WHAT YOU WILL DO: Give the data again, word for word.

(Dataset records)
#####

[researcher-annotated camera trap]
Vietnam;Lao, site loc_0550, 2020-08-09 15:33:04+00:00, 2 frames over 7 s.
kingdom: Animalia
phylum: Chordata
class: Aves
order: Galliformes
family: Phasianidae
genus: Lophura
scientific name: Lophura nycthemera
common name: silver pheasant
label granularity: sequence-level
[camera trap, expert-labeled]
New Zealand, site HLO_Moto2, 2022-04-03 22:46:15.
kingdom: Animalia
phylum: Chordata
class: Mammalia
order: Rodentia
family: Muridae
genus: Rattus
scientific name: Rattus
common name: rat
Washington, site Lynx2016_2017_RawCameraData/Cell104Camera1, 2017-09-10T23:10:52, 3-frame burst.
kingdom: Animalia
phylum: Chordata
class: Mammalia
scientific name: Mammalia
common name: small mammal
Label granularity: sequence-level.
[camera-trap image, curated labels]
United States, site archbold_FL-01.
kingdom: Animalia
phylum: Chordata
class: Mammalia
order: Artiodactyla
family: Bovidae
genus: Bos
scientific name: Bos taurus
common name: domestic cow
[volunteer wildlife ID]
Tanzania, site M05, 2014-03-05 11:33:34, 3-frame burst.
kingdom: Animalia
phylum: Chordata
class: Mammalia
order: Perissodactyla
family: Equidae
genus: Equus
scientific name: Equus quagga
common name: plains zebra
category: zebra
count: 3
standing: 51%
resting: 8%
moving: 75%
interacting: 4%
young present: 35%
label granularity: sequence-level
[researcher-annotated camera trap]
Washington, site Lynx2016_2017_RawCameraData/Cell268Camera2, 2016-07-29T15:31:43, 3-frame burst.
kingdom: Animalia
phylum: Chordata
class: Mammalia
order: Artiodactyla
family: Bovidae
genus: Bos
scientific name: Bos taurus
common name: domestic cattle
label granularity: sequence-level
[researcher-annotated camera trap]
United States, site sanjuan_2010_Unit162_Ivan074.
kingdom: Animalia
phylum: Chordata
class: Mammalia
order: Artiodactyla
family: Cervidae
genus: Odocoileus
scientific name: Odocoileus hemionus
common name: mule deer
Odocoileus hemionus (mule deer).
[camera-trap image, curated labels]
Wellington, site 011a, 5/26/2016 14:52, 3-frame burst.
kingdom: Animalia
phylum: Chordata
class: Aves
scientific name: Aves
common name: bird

#####

EXERCISE SOLUTION:
[researcher-annotated camera trap]
Vietnam;Lao, site loc_0550, 2020-08-09 15:33:04+00:00, 2 frames over 7 s.
kingdom: Animalia
phylum: Chordata
class: Aves
order: Galliformes
family: Phasianidae
genus: Lophura
scientific name: Lophura nycthemera
common name: silver pheasant
label granularity: sequence-level
[camera trap, expert-labeled]
New Zealand, site HLO_Moto2, 2022-04-03 22:46:15.
kingdom: Animalia
phylum: Chordata
class: Mammalia
order: Rodentia
family: Muridae
genus: Rattus
scientific name: Rattus
common name: rat
Washington, site Lynx2016_2017_RawCameraData/Cell104Camera1, 2017-09-10T23:10:52, 3-frame burst.
kingdom: Animalia
phylum: Chordata
class: Mammalia
scientific name: Mammalia
common name: small mammal
Label granularity: sequence-level.
[camera-trap image, curated labels]
United States, site archbold_FL-01.
kingdom: Animalia
phylum: Chordata
class: Mammalia
order: Artiodactyla
family: Bovidae
genus: Bos
scientific name: Bos taurus
common name: domestic cow
[volunteer wildlife ID]
Tanzania, site M05, 2014-03-05 11:33:34, 3-frame burst.
kingdom: Animalia
phylum: Chordata
class: Mammalia
order: Perissodactyla
family: Equidae
genus: Equus
scientific name: Equus quagga
common name: plains zebra
category: zebra
count: 3
standing: 51%
resting: 8%
moving: 75%
interacting: 4%
young present: 35%
label granularity: sequence-level
[researcher-annotated camera trap]
Washington, site Lynx2016_2017_RawCameraData/Cell268Camera2, 2016-07-29T15:31:43, 3-frame burst.
kingdom: Animalia
phylum: Chordata
class: Mammalia
order: Artiodactyla
family: Bovidae
genus: Bos
scientific name: Bos taurus
common name: domestic cattle
label granularity: sequence-level
[researcher-annotated camera trap]
United States, site sanjuan_2010_Unit162_Ivan074.
kingdom: Animalia
phylum: Chordata
class: Mammalia
order: Artiodactyla
family: Cervidae
genus: Odocoileus
scientific name: Odocoileus hemionus
common name: mule deer
Odocoileus hemionus (mule deer).
[camera-trap image, curated labels]
Wellington, site 011a, 5/26/2016 14:52, 3-frame burst.
kingdom: Animalia
phylum: Chordata
class: Aves
scientific name: Aves
common name: bird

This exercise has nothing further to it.